Big Data for Humanity

Some friends and I felt that what happened in Flint, Michigan could have been averted if people's homes, schools, and restaraunts were equipped to test water for lead and other contaminents. We set about designing and building a sensor system that can live in people's homes, test continuously, and send that data to the cloud. In effect, the entire infrastructure of drinking water in a municipality could be tracked, we calculate, with just a few installs.
Map generated with Tableau, with waterstate.io data, depicting locations of skipped and failed water testing across the US between 2006-2016
Developing consumer hardware products, especially where the FDA might get involved, is nowhere as fast as making software. There is potentially years of testing and approval before a device like we have designed will reach the shelves of our hardware stores.
This is not quick enough. Nor do we have enough proof of the scale of demand to support investment. We thought about crowd-funding, and that may be a good strategy.
I suggested we look into what governments and municipalities report, and maybe we could build a strategy from that.
About the research approach

The Challenge

1. What we quickly learned is that Flint is not an isolated incident

2. A massive volume of data could be found online, but in a format that was not conduscive to searching

3. The data, found mainly in PDF's that municipalities uploaded, we not in consistent format, so standard OCR was not reliable

4. The units of measure varied by orders of magnitude from one place to another. Some used ppm only, others grams/cc, etc.

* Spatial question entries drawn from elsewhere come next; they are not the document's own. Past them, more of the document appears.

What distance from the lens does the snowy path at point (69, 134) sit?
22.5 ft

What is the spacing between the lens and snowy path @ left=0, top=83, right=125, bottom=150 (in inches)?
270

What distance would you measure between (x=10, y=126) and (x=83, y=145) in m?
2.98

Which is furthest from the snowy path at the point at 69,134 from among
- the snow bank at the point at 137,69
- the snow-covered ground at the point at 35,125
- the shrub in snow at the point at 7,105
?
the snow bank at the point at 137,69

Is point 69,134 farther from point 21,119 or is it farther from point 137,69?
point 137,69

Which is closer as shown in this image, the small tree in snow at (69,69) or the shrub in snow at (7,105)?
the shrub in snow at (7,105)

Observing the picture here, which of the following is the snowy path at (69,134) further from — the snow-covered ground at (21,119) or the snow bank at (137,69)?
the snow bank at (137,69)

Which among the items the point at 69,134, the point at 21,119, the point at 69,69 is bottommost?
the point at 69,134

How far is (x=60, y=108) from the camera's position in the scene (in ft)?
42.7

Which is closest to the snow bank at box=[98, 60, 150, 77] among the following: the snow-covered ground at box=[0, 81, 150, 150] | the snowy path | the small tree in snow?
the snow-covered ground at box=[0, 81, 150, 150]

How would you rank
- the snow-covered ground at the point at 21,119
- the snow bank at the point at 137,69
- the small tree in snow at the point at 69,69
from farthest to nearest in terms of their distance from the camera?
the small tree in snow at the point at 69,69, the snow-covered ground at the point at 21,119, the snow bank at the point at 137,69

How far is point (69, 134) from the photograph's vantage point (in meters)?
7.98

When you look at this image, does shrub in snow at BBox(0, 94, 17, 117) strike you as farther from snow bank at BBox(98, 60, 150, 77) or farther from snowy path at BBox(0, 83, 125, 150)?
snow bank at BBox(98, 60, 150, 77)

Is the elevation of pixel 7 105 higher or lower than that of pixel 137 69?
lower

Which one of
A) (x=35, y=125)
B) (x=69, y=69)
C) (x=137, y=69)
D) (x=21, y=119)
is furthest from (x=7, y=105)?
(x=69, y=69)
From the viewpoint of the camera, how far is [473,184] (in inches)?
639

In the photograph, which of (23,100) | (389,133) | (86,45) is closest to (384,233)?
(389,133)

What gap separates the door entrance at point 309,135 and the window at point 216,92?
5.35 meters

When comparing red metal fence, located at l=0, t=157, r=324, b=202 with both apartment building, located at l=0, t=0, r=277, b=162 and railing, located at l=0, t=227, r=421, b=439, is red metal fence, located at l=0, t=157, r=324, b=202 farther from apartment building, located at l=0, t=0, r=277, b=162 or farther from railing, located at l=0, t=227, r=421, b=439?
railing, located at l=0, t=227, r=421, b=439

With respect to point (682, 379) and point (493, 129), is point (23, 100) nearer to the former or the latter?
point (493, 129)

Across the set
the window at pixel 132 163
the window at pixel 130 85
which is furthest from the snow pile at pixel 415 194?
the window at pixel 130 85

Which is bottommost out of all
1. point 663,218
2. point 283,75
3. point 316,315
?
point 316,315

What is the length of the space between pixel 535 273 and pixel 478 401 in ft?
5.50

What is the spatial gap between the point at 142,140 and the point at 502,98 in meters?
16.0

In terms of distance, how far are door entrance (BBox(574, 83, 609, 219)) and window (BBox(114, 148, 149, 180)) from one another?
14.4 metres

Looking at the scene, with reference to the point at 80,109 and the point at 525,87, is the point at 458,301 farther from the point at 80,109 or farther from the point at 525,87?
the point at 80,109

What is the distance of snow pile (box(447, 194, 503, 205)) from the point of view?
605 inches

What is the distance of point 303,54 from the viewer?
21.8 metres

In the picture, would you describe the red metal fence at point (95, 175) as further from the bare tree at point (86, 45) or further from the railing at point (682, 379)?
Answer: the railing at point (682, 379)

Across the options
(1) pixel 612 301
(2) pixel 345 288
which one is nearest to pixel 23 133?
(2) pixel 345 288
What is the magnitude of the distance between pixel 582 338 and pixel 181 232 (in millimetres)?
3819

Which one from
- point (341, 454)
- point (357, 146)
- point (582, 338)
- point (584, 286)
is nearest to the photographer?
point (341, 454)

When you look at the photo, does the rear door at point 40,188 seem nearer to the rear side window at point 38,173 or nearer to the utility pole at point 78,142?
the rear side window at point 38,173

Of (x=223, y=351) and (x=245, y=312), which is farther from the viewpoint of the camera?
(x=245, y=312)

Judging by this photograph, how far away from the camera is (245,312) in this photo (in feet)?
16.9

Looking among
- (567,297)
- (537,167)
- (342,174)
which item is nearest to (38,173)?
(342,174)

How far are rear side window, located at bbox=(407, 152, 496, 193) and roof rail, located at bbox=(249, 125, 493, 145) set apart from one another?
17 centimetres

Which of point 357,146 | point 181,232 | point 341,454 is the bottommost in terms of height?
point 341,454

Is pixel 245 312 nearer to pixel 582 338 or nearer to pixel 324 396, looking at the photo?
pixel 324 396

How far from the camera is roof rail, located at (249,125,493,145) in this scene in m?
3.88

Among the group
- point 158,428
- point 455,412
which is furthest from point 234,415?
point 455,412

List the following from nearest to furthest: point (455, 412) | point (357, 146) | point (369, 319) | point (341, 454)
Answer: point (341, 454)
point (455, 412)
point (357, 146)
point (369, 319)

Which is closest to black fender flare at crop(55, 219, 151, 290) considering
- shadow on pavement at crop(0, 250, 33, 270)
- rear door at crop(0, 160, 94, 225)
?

5. Testing was irregular, both across locations, and at many municipalities. There were claims of safety, but sometimes testing went unreported (presumably not performed) for an entire year or more.

The Design

1. We had to experiment with methods of reporting water safety in a way that appeared both objective and scientific, but also easy to interpret. We felt people could respond to a "water score", based on an 800 point scale.
A water source that met 2015 EPA standards on an annual basis would typically earn a score of 800 (avoiding, for now, user-taste measures).

We decided that a map would be an understandable, if complex, user interface that Google, Apple, etc. had already trained some people to use.

Any app, even a game, has only one opportunity to teach the user to interpret the UI/UX.

2. We also decided to leverage a very familiar paradigm to help people understand how to respond to the data the app presents about water quality

Safe

Caution

Unsafe

>700

500-699

<500

2. We included a history graph so users who wanted to look more deeply could see how tests were performing. We also needed to clearly illustrate when tests were skipped, which, it turns out, is far more common than we realized.

If the user feels like they failed somehow, it's the product team's job to understand why.

Constraints:

No Budget

No UI Designer on Staff

3. Finally, we took the constraints we had as a given. As a startup, our best competitive advantage would have to be our lean approach to selecting UX ideas we could implement quickly, and focus on our expertise in engineering, data science, public housing advocacy, and product strategy. 
The result was in less that three months we had scraped half a million public records for water quality history and made it searchable.

A vast majority of app users I speak to confess to being frustrated and confused by apps they appear to have mastered.

3. Among the UI enhancements...
- "roll up zoom" displays a number for the reports accessible as the user zooms in.

- Recent news articles accessible with a single tap

- Iconography to indicate the type of information being presented
4. Finally, we also came up with a model we feel can generate another level of user engagement:

Location-Based Games

- Users can take missions "Survey Requests" to go to a place and document the water including lead tests, pH, sediment, odor and taste.
- Users can generate missions and upvote these for higher point value.
- An economy of points biases toward repeat testing and verification
The second version, Waterstate Spy, would send users on missions to scout both the known infrastructure, tagging water treatment, blocked or polluted storm drains, and industrial polluters, with a goal of mapping the total water supply and identifying potential dangers, for fun.